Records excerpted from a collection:

+ + + +

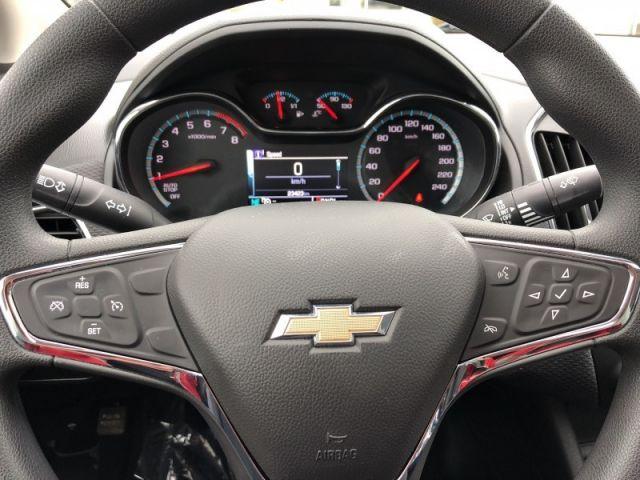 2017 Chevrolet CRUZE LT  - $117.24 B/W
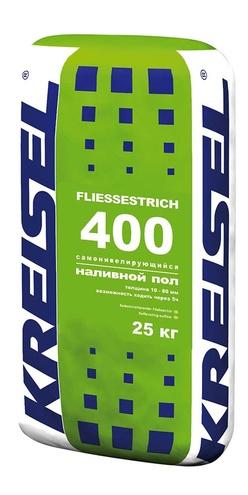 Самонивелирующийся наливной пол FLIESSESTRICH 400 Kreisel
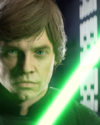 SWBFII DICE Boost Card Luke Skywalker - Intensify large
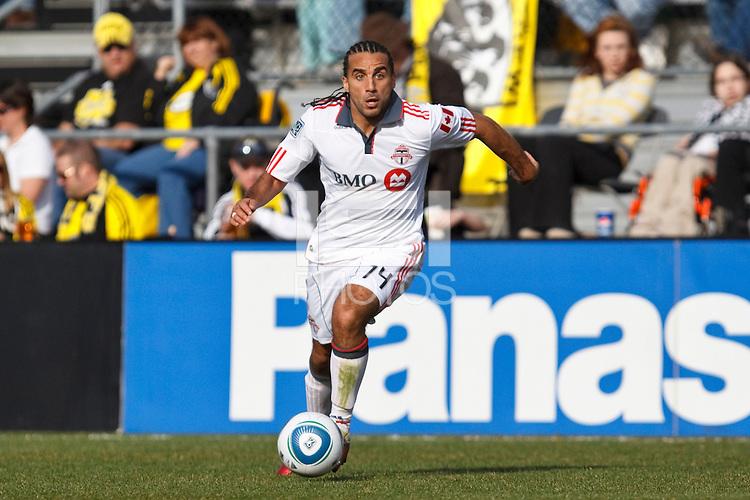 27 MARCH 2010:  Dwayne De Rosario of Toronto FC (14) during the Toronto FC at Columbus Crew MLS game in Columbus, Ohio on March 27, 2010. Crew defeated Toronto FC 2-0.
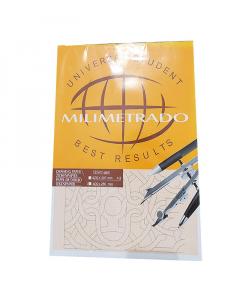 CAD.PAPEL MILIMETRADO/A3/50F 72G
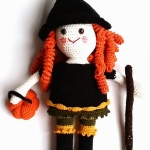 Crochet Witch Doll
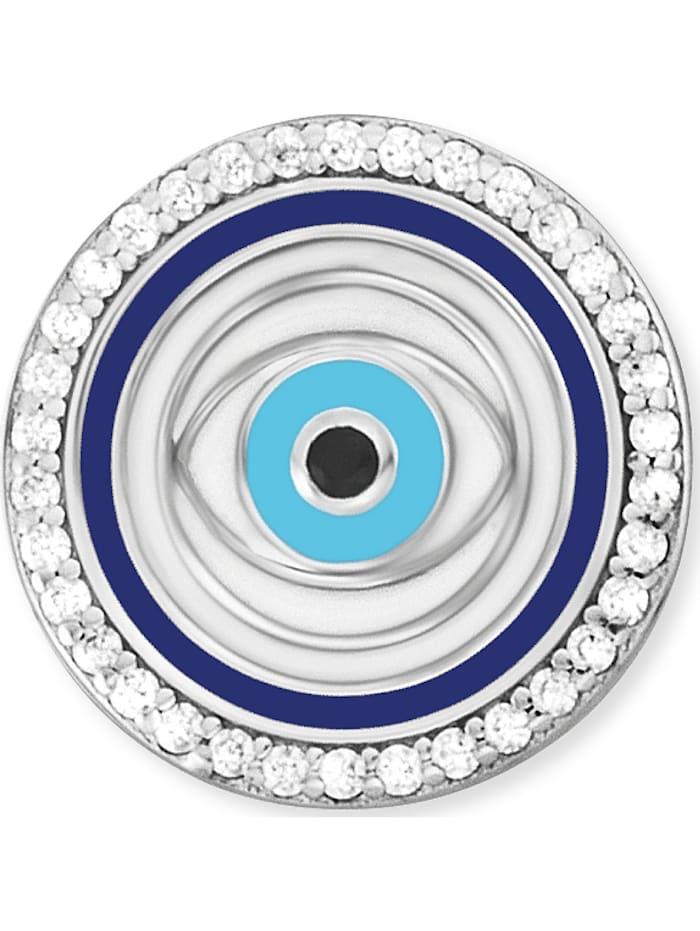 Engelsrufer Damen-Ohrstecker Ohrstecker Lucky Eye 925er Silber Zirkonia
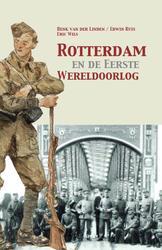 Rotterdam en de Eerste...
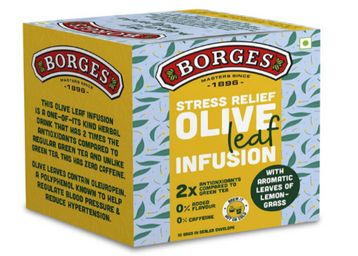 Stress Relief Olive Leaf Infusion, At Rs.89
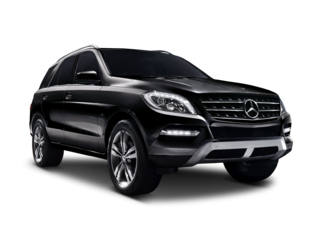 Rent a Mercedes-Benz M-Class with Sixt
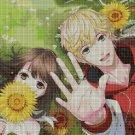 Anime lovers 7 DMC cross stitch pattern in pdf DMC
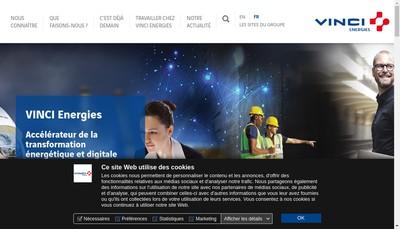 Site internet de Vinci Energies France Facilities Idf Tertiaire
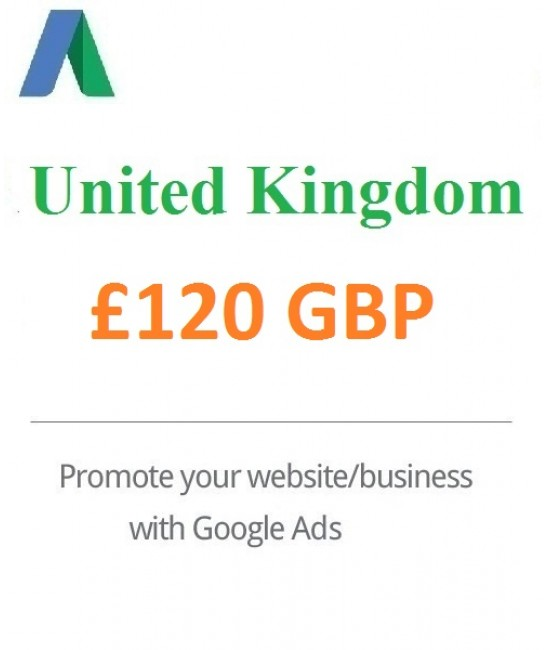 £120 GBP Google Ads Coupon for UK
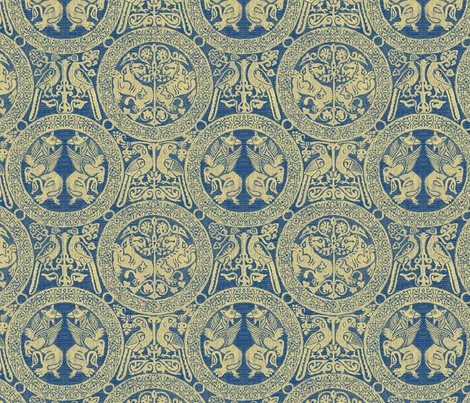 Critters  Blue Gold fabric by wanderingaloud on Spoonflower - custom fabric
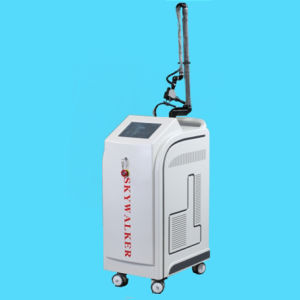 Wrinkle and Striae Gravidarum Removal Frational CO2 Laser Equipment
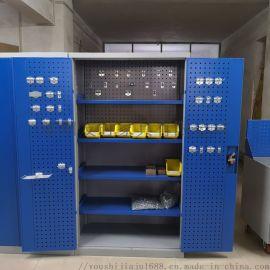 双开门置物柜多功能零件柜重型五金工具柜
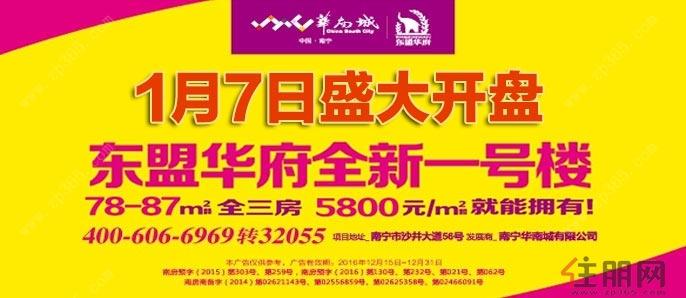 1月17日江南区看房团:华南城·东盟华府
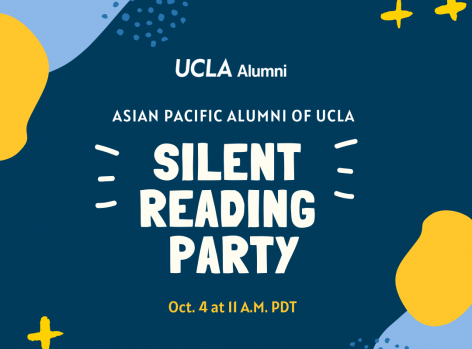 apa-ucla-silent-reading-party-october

+ + + +

Leave out the pictures; repeat the data exactly.

 2017 Chevrolet CRUZE LT  - $117.24 B/W
 Самонивелирующийся наливной пол FLIESSESTRICH 400 Kreisel
 SWBFII DICE Boost Card Luke Skywalker - Intensify large
 27 MARCH 2010:  Dwayne De Rosario of Toronto FC (14) during the Toronto FC at Columbus Crew MLS game in Columbus, Ohio on March 27, 2010. Crew defeated Toronto FC 2-0.
 CAD.PAPEL MILIMETRADO/A3/50F 72G
 Crochet Witch Doll
 Engelsrufer Damen-Ohrstecker Ohrstecker Lucky Eye 925er Silber Zirkonia
 Rotterdam en de Eerste...
 Stress Relief Olive Leaf Infusion, At Rs.89
 Rent a Mercedes-Benz M-Class with Sixt
 Anime lovers 7 DMC cross stitch pattern in pdf DMC
 Site internet de Vinci Energies France Facilities Idf Tertiaire
 £120 GBP Google Ads Coupon for UK
 Critters  Blue Gold fabric by wanderingaloud on Spoonflower - custom fabric
 Wrinkle and Striae Gravidarum Removal Frational CO2 Laser Equipment
 双开门置物柜多功能零件柜重型五金工具柜
 1月17日江南区看房团:华南城·东盟华府
 apa-ucla-silent-reading-party-october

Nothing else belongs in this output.